You might say Mackinac Island, Mi. conspires to escape the present — or maybe it’s more about embracing the past.
Cars (non-emergency) are forbidden by local ordinance. Instead, horses’ hooves set the pace with bustle defined by grand ladies in period costumes, carriage drivers in top hats and tails or a soldier attired in gold braid and epaulets and shiny boots.
This picturesque island, nestled in the straits of Mackinac where Lake Michigan and Lake Huron meet, harks back to another era. Once a fishing ground for natives, Mackinac Island (MACK-in-awe) attracted French voyageurs and fur traders. The island eventually became a strategic military outpost during the War of 1812, with a battle fought near the end of the two-year war.

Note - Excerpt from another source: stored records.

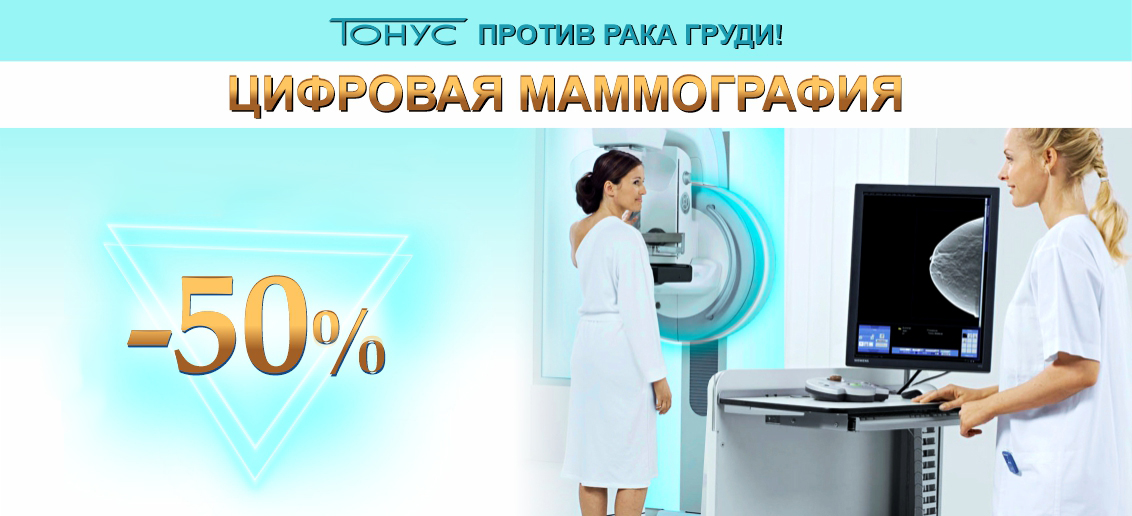 Цифровая маммография со скидкой 50% до конца октября! Пройдите обследование вовремя!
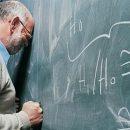 Вчителі з Тернопільщини складатимуть ЗНО?
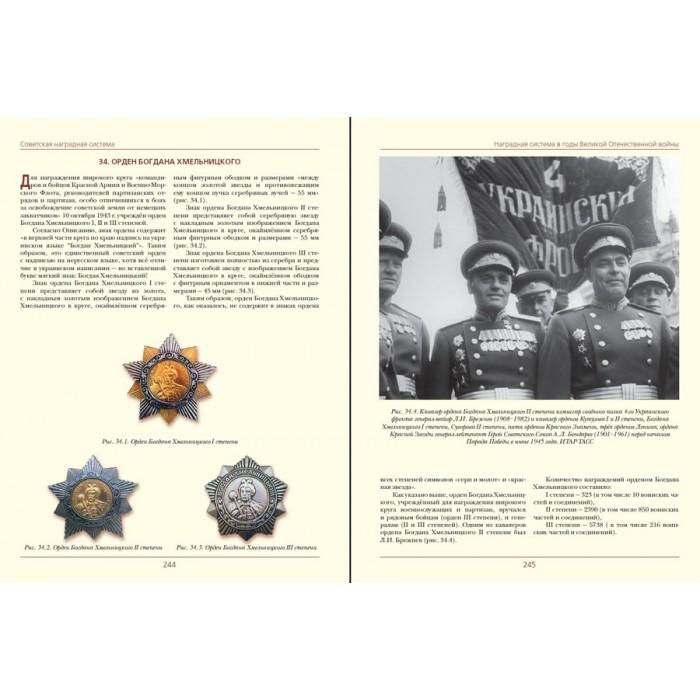 The Old Russian Establishment 40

Visitors to the island can also opt to stay on the mainland and ferry over for the day. But for day-trippers and those lingering longer, the real draw perhaps lies beyond the town. About 80 per cent of the island is Mackinac Island State Park with dense, fragrant forests and hundreds of varieties of lilac trees and wildflowers.
To take in the island’s abundant nature, pedal the flat 8.2-mile shoreline road and perhaps pause to climb Arch Rock or Sugar Loaf or take an invigorating swim near Point aux Pins. Or you might hike deep into the forest where there are no other tourists and not even the clip-clopping of hooves, only the timeless whisper of the wind blowing through the trees.